Opinioni

Ocse e lettura, D’Avenia: Il problema non è la scuola ma un mondo refrattario all’impegno

Ocse e lettura, D’Avenia: Il problema non è la scuola ma un mondo refrattario all’impegno

L’importanza della lettura, ma anche un’analisi diversa delle colpe della scuola. L’intervento di Alessandro D’Avenia sul Corrieredellasera offre uno sguardo meno appiattito sulla polemica legata ai dati Ocse e la capacità di apprendimento dalla lettura da parte degli studenti.
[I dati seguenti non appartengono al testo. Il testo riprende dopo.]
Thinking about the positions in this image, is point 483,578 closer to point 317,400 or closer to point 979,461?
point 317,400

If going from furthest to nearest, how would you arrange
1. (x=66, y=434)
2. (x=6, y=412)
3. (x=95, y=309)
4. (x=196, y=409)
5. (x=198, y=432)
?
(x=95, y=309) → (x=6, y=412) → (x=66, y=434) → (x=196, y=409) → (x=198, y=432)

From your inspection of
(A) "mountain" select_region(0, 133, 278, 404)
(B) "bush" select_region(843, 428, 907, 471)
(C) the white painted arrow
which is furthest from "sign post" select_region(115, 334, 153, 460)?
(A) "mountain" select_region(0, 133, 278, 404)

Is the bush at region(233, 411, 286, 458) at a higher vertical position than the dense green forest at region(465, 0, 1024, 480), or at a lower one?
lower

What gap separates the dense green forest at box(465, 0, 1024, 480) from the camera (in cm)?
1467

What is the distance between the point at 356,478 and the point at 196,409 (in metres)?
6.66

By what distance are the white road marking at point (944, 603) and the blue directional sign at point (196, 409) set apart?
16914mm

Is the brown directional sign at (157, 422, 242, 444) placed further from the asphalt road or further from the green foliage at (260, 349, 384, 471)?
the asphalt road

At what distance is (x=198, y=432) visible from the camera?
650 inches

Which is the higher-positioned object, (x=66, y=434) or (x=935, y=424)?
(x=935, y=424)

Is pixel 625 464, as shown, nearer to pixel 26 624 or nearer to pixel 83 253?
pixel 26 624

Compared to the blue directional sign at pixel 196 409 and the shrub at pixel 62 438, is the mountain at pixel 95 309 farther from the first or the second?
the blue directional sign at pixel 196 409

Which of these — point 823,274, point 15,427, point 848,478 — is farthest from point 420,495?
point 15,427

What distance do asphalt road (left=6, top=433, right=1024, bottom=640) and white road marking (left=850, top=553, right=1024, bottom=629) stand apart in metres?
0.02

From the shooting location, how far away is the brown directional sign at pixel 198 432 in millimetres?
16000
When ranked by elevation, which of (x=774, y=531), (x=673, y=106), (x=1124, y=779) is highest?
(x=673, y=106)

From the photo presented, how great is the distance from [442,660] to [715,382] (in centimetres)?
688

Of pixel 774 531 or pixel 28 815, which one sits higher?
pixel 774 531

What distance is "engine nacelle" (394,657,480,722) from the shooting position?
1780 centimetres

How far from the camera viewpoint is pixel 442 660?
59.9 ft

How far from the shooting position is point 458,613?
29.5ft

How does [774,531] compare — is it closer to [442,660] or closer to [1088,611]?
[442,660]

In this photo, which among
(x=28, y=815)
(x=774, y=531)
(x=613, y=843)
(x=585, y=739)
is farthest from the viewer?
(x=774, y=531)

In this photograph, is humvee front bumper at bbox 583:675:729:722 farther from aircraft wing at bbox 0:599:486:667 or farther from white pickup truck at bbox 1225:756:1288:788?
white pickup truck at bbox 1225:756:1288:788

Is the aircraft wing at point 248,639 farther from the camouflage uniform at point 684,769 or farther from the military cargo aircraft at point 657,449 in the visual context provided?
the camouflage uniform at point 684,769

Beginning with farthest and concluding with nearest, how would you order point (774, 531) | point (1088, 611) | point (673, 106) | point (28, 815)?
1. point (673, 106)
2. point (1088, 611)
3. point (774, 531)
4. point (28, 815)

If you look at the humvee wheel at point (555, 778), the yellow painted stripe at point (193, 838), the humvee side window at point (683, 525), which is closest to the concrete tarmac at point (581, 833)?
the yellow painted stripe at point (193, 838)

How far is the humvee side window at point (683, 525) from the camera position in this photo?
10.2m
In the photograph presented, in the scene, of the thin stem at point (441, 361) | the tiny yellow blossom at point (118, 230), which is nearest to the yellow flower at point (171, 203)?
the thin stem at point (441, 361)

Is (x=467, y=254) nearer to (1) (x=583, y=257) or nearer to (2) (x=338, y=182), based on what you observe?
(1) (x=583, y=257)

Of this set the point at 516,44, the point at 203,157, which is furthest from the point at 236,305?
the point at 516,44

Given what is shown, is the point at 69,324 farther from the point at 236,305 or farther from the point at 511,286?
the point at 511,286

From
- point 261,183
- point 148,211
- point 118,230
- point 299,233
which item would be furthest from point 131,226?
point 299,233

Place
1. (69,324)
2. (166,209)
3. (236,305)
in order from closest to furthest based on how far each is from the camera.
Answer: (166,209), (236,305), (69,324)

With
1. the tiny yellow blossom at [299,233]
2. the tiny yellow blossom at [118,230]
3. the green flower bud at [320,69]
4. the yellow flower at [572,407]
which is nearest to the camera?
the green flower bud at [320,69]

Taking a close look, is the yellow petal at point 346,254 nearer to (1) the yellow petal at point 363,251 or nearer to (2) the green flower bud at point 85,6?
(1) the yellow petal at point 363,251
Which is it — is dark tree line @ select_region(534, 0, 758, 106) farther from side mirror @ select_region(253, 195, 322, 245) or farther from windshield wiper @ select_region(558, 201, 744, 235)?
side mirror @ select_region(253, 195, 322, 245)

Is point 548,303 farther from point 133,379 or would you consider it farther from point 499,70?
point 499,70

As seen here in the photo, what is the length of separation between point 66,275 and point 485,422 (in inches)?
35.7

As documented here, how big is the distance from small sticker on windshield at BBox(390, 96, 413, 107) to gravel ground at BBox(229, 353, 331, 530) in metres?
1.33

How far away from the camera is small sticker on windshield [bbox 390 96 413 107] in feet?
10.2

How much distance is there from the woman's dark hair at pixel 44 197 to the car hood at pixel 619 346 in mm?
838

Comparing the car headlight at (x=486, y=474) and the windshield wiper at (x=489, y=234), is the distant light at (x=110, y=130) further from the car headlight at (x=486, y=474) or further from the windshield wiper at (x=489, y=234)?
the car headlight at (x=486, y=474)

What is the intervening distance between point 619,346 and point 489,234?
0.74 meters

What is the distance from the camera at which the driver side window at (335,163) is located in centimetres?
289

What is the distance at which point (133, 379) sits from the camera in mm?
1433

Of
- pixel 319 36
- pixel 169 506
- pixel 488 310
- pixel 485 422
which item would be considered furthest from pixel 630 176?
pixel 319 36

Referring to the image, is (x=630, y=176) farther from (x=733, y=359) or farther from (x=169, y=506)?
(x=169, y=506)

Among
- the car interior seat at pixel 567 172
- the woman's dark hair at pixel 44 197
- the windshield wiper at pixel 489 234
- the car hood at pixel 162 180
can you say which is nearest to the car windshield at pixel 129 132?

I recenti risultati dei test Ocse -Pisa, che hanno valutato le competenze di lettura di studenti di 80 Paesi, dicono che i nostri quindicenni faticano a comprendere un testo. I toni allarmistici di questi giorni, incolpando la scuola, non centrano il versante politico di un problema noto da almeno 40 anni. Che quasi l’80% dei ragazzi raggiunga solo il livello minimo richiesto per la comprensione di un testo è un risultato più o meno stabile da tempo. Siamo in «stagnazione culturale» (e quindi economica) da anni ma l’agenda politica sulla scuola non reagisce né cambia: la formazione incide poco sulle situazioni socio-culturali svantaggiate e conferma i divari di partenza.

Insomma, per l’insegnante-scrittore il problema non sta nell’attualità, ma risiede in un progetto culturale ben più antico. In un modus vivendi che rigetta la cultura e la lettura dei libri che un po’ l’impersonificano.

La faticosa «presa» sulla realtà (osservazione della natura, riflessione sui libri) è l’unica resistenza alla dittatura del piacere apparente, il tutto-subito-e-facile a cui educhiamo «istintivamente» i giovani. La ricerca di sensazioni sostituisce la ricerca di senso: i libri hanno pagine impegnative, le rose hanno le spine, i cellulari no. E che cosa regaliamo a un bambino di 10 anni? Quanti libri ci sono in classe, a casa, sul comodino? Quanto tempo dedichiamo a osservare la natura e quanto lo schermo? La scuola fa amare la lettura a chi non sa cosa sia? Perché non inserire, lo dico da anni, almeno un’ora settimanale di lettura ben fatta?